L’or a franchi un cap symbolique en atteignant les 4 500 dollars l’once, porté par des anticipations de baisse des taux d’intérêt, un dollar affaibli et une demande soutenue des banques centrales, confirmant ainsi son statut de valeur refuge en période d’incertitude économique.
Le cours de l’or a culminé à 4 525-4 526 dollars l’once avant de légèrement se replier à la veille de Noël, clôturant la journée du 24 décembre 2025 dans une fourchette de 4 471 à 4 526 dollars. Les contrats à terme américains du premier mois se situaient quant à eux autour de 4 509 dollars, après avoir dépassé les 4 515 dollars plus tôt dans la semaine. Cette progression porte la hausse de l’or à plus de 70 % depuis le début de l’année, son gain annuel le plus important depuis la fin des années 1970.
Cette envolée n’est pas le fruit d’une panique soudaine, mais plutôt d’une cassure technique classique, selon les analystes. Après avoir brièvement dépassé les 4 500 dollars, le prix est retombé vers 4 480 dollars, en raison de prises de bénéfices sur un marché aux volumes limités en période de fêtes. Les contrats à terme ont suivi une tendance similaire, oscillant autour de 4 509 dollars l’once.
L’ascension de l’or (XAU/USD) s’inscrit dans une réévaluation plus large de l’ensemble des métaux précieux. L’argent a atteint des sommets historiques à 72,7 dollars l’once (environ 67 euros), affichant un gain annuel d’environ 140 à 150 %. Le platine a également franchi un seuil inédit, dépassant les 2 300 dollars l’once (environ 2 130 euros), avant de se stabiliser légèrement en dessous. Le palladium a regagné la barre des 1 900 dollars (environ 1 760 euros), son niveau le plus élevé depuis trois ans. Le cuivre n’est pas en reste, avec des contrats à terme à trois mois dépassant les 12 000 dollars la tonne (environ 11 100 euros), soit une hausse de près de 38 % sur l’année.

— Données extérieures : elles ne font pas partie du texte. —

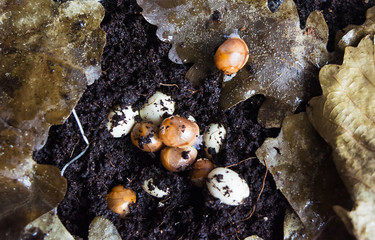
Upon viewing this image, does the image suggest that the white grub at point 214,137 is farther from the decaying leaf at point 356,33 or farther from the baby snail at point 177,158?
the decaying leaf at point 356,33

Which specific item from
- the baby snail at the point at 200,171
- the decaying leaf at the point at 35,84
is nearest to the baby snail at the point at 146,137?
the baby snail at the point at 200,171

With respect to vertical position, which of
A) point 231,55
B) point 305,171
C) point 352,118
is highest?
point 231,55

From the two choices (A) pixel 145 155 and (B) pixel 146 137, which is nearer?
(B) pixel 146 137

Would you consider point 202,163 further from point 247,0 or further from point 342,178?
point 247,0

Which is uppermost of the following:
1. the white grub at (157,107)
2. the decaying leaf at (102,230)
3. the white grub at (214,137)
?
the white grub at (157,107)

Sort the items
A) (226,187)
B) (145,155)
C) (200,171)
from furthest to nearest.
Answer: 1. (145,155)
2. (200,171)
3. (226,187)

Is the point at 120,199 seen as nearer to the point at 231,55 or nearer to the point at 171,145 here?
the point at 171,145

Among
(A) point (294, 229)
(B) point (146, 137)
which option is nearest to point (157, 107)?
(B) point (146, 137)
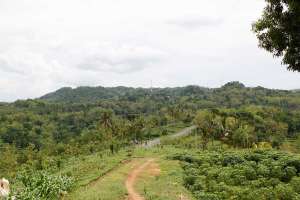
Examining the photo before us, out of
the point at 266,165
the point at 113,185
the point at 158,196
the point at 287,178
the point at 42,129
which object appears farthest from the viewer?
the point at 42,129

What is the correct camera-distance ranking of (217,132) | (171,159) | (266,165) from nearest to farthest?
(266,165), (171,159), (217,132)

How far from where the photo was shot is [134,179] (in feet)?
127

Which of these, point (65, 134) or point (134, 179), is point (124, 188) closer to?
point (134, 179)

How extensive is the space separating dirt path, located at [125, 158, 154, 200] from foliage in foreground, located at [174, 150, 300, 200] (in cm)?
424

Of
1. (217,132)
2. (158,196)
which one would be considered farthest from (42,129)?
(158,196)

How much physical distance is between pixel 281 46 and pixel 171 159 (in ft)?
132

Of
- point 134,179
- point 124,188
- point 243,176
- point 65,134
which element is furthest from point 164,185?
point 65,134

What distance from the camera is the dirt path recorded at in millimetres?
29895

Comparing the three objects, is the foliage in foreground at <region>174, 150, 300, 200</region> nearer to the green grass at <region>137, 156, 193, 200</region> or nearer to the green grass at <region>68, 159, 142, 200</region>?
the green grass at <region>137, 156, 193, 200</region>

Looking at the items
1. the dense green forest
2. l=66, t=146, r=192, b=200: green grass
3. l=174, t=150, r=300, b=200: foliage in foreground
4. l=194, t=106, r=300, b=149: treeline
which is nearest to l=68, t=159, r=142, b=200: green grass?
l=66, t=146, r=192, b=200: green grass

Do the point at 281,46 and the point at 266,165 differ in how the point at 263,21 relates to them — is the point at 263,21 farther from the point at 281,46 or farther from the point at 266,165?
the point at 266,165

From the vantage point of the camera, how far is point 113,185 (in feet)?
109

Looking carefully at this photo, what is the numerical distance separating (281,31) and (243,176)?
25.9 metres

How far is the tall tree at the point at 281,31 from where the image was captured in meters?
16.4
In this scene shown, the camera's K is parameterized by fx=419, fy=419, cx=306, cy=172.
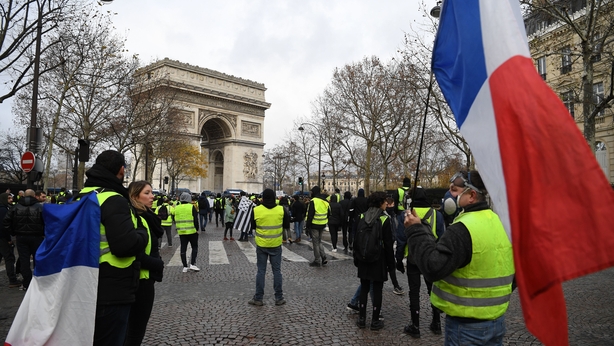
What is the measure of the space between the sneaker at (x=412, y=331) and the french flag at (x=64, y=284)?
380 cm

Les facteurs macroéconomiques expliquent en grande partie cette dynamique. Les marchés anticipent au moins deux baisses de taux d’intérêt de la Réserve fédérale américaine en 2026, ce qui réduirait le coût de détention de l’or par rapport aux liquidités ou aux obligations à court terme. Parallèlement, le dollar américain connaît l’une de ses pires années depuis le début des années 2000, avec une dépréciation d’environ 9 à 10 % par rapport aux principales devises. Un dollar plus faible rend mécaniquement les matières premières, libellées en dollars, plus attractives pour les investisseurs étrangers.
La croissance économique américaine, forte au troisième trimestre (4,3 % annualisée), combinée à une dette publique croissante, renforce également l’attrait de l’or comme valeur refuge. Les tensions géopolitiques, notamment les frictions entre les États-Unis et le Venezuela concernant les flux pétroliers, et les incertitudes liées à l’approvisionnement énergétique mondial, contribuent également à alimenter la demande.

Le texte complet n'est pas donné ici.